Second, with your gloves on, slice up your peppers and place them in a large bowl. Add the remaining ingredients except for water and mix with your hands. Allow to set for a few minutes.
Into your clean, sanitized jars (still wearing your gloves!!) start bottling your vegetables. Push down gently, but firmly on the vegetables, packing them in firmly until they just reach the lower lip of the jar, about 1/2″ from the top. Continue until you have all of your vegetables in jars (don’t worry if the last jar isn’t quite full), making sure you have a fairly even mix of peppers, carrots and the peppercorns are evenly distributed. Press down on the vegetables in all the jars once more.
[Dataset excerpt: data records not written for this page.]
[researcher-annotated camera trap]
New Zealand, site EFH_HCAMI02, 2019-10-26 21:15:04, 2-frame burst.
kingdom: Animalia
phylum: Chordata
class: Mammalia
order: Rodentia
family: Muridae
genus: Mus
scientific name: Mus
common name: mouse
Now, to each jar, add a little water (filtered is best, but I just used the stuff out of the tap) to fill the space in between the peppers and to just cover them. Poke a chopstick in and stir to allow any bubbles to release and to make sure the vegetables are completely submerged. Cap and keep on your counter for about two days before transferring to cold storage. Allow the flavors to mingle for about a week before tasting. The flavor will be of a traditional cooked jalapeno en escabeche, but much fresher and crisper.
I would note that this lasts several months in cold storage (refrigerated or in a cold root cellar, if you have one available), but I’ll be honest and tell you that I still have a jar left over from last summer’s batch in my fridge! Carrots are still crunchy, and we are almost to the bottom – just in time to make more this jalapeno season!